I want to show you how you can modify the sales price list in Dynamics 365 Business Central. The sales price lists are relatively new and there’s some functionality in there that I think you should be using, and you probably may be using it already. One of the tricks, though, is how do I modify those sales price lists? I’m going to show you three ways to do it. We’re going to take a look at the item card and the sales price on that card. We’re going to create a couple of sales price lists, and then we’re going to modify those existing sales price lists. And then I want to show you a way that you can use Excel to make this job a little easier. So let’s get started.

Item Card and Sales Price

This is the item card for one of the items in my inventory. On the item card, there’s a sales price. There’s a unit price right here. This is a standard price for this item. This relates back to older functionality, but it will also be used for pricing on current sales orders. If I go up to prices and discounts, look at sales prices, I can see all the current prices in the sales price list. For this particular item, you can see I’ve got three different price lists. I’ve got a retail, a wholesale, then I’ve got one that’s a default price list. I’m going to use that in the demonstration today, but you can see based on the price list code, I’ve got different pricing here for this particular item. This is my complete item list right here. I’ve got the price, unit price right here. We just looked at that for the one item, but these are all my items. If I want to make changes to these prices on the item list, I can easily do that in Edit Excel. Go like this Edit in Excel. This will open up Excel and give me the complete list in Excel. From here, I can make changes if I want to. I can delete items. I can add items. I can change individual fields. Here’s the unit price field right here. This is the one that shows up on the item card. If I wanted to make a change here, all I need to do is type it in. For example, I could just type that in and I can use any functionality in Excel to make those changes. Once I’m done with the changes, all I need to do is publish this back to Business Central. It’s easy to do. I’ll hit publish, and those changes have been published back into Business Central. So that’s one way that you can change prices in Business Central.
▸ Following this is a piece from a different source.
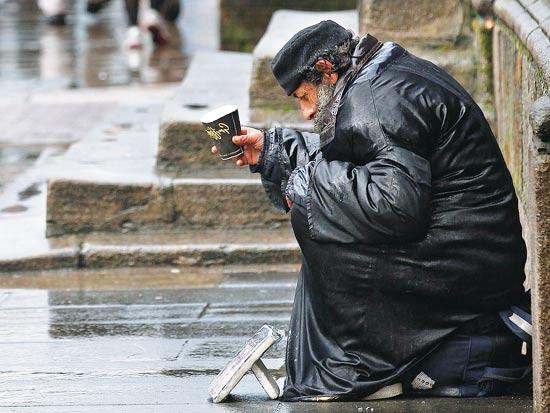 אירלנד עוני קבצנים הומלס דאבלין / צלם: רויטרס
Creating and Modifying Sales Price Lists

Let’s take a look at another one. Let’s take a look at the sales price list. We’ve seen these before. Here’s what I’m working on here. So this is a brand new one and I’m going to call it special because what I want to do when you have a sales price list like this, there’s a couple of different levels that you can work on. You can work on all customers or a specific customer or customer price group. Typically I use the customer price group because I can take that group and I can assign it to one or more customers. If I do all customers, then I’m basically going to have one list that has the items on it. It’ll be applied to all customers, and you may want to do that if you want to take the unit price from the item cards and move them over to the sales price list and then the customer price group. This, again, is something of value that I can apply to one or more customers. It gives you more control over segregating your pricing. If I use the customers, all customers, every customer will get the same price. So let’s create a new price group here. And what I want to do is I’m going to copy the lines from an existing price group. I’m going to select the wholesale price group. And here I can add an adjustment factor. I can just take the price from the wholesale price list as is, or I can do a discount or move it up. I’ll put a little discount in here, 95% hit OK, so I can look at that list, the wholesale list, bring in all those items and adjust the price.
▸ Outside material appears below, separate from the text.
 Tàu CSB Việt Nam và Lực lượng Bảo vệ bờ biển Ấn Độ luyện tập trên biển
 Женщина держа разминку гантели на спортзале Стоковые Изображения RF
A second way to adjust the sales price list is to create a new sales price list or delete the items, the lines that are already in there and then copy them over from another price list. You can also copy them over from the unit price in the item card by hitting suggest line items. It will go out there and look at the item cards. It will pull all that information including the unit price. So I’ve got this price list right here. Again, I can adjust this. I don’t have to bring in all the items. I can just bring in the items I want. I can delete items if I don’t want them in the price list. But one thing I don’t have is the ability to edit this list in Excel. If I click on this, you’ll see I can open in Excel, but I can’t edit in Excel. Hopefully a time will come when Microsoft will put that functionality into this particular screen, but right now you can’t do that. So the third way to make changes is I can export this into Excel and then copy and paste it into another sales price list. But let’s stick with this price list here because here I can edit these if I want to. I can just edit them, go along and edit them and add prices. I can delete lines as well. I can say this is going to be saved just like this. So I can actually change the pricing just here in the sales price list. So that’s the second way to do it. I can create price lists from other price lists, from the unit price and the item cards, and then I can manually change those if I want to.

Using Excel for Sales Price Lists

So the third way is I can download the sales price list information from a sales price list into Excel. I can take that information, I can copy it and then paste it back into another sales price list. Having it in Excel gives me the ability to use Excel functionality to really manage those prices the way that I want. It gives you a lot more flexibility. Once I’ve got that done, again, I can copy that information and paste it into the sales price list. So let’s take a look at that. Let’s delete these first. I’m going to keep this sales price list special. I’m going to delete all these items here. OK, so this is now empty. So what I’m going to do is I’m going to go back to another price list. I’m going to export this to Excel again. I can’t edit in Excel. I can only open it in Excel, so that’s fine. I’m going to do that. Now. I’ve got the price from the other price list in Excel. I can make changes here. I can use all the functionality in Excel to get the pricing exactly as I want it. If I don’t want these lines, I’ll just delete those lines because again, all I’m going to do is copy this information into a sales price list. So let’s go ahead and do that, and I’m just going to copy these columns right here. Let’s copy that. Let’s go to the sales price list. Go to the special one here. I’m going to highlight this first line and then paste it in. And it was that easy. All these line items went into this new special sales price list. You can see all the lines here. Again, I can take this. I can adjust these manually if I want to, but I have a new separate sales price list. I did most of the changes in Excel and then I just copied and pasted them into this field here.

Applying Sales Price Lists in Sales Orders

So let’s take a look at how this works in a sales order. I’m going to activate this, so I’m going to create a new sales order for this customer. Here, a data incorporation. Let’s look at that customer. Here’s the customer card. On the customer card, if I scroll down, I can see I’ve got a customer price group listed here. If I don’t have the customer price group here, the price is going to come off the all customers price list. If I don’t have an all customers price list, it’ll go back to the item card and get that price. So in my system, when the price is a sales order, it’s going to look for a customer price group first. If it doesn’t find that it’s going to go to an all customers price group, it doesn’t find that it will go back to the item card. So let’s go back to the sales order and select this item here. So it’s pulling in the unit price here we can do is we can look at the price list, go to the line here, look at the functions, get prices. It’s going to show exactly where it’s getting that information. Here’s a price list right here. There’s a unit price. So what’s nice about the sales price list functionality is it allows you to set up a number of different price lists, but also specify individual price lists for a group of customers or all customers. And then it will show you in sales order where that price is coming from.

Conclusion

So in this demonstration, I showed you three ways that you can modify the sales price list in Business Central. You can change the prices on the item card and then push that into a sales price list. You can also create a new sales price list, and you can modify existing price lists by importing new items from either other price lists or from the item cards. And you can also manually make those changes. And you can also use Excel, download the information from a sales price list that already exists, manipulate the pricing all you want to in Excel, and then copy and paste that back into a new sales price list and then use that sales price.